Barak doubts sanctions will halt Iran's nuke drive

Defense minister tells CNN Israel not against negotiations with Tehran, world must insist 20%-enriched uranium be removed.

Defense Minister Ehud Barak 311 (photo credit: Marc Israel Sellem)
Defense Minister Ehud Barak 311
(photo credit: Marc Israel Sellem)
The most stringent sanctions on Iran's oil industry ever to be passed and measures preventing the Islamic Republic from using the SWIFT electronic fund transfer system to make international transfers are unlikely to make the regime in Tehran abandon its nuclear military program, Defense Minister Ehud Barak said in a CNN interview scheduled to be aired on Sunday.
"It's clear that the depth of the sanctions is different from what we had in the past and it has its impact. Both the closing of the SWIFT clearing system as well as the sanctions on the oil exports and, of course, the coming negotiations. It probably will encourage them to move. But to tell you the truth, we hope for the better. But I don't believe that this amount of sanctions and  pressure will bring the Iranian leadership to the conclusion that they have to stop their nuclear military program," Barak stated.
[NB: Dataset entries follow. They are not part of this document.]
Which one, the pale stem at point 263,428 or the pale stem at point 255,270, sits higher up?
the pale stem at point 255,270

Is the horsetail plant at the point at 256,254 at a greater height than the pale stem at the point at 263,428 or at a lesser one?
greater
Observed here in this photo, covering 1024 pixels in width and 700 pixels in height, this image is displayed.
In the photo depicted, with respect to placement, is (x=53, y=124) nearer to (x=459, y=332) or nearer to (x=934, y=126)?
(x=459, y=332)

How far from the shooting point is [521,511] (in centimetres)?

Barak said that, despite his pessimism, Israel is not against talks between the P5+1 group of world powers and Iran over its disputed nuclear program, scheduled to take place later this month.
"We are not against any kind of effective and urgent sanctions, not even against negotiations," Barak stated, adding, however, that Israel had made clear to the US that negotiations would be a  failure if they did not end in Iran not only stopping uranium enrichment to 20 percent, but agreeing to remove all uranium enriched to 20% to a "trusted" neighboring country.
"But if the P5+1 will settle for a much lower threshold, like just stopping enriching 20%, it means that basically the Iranians, at a very cheap cost, bought their way into continuing their military program, slightly slower, but without sanctions. That would be a total change of direction for the world," the defense minister warned.
Barak attempted to send the message to the world that a nuclear-armed Iran would not be merely an Israeli problem.
"We see the Iranian nuclear military program as a challenge to the whole world, not just to Israel. We are convinced that to deal with it once it's nuclear will be much more complicated, much more dangerous, much more costly in terms of both the human life as well as financial resources."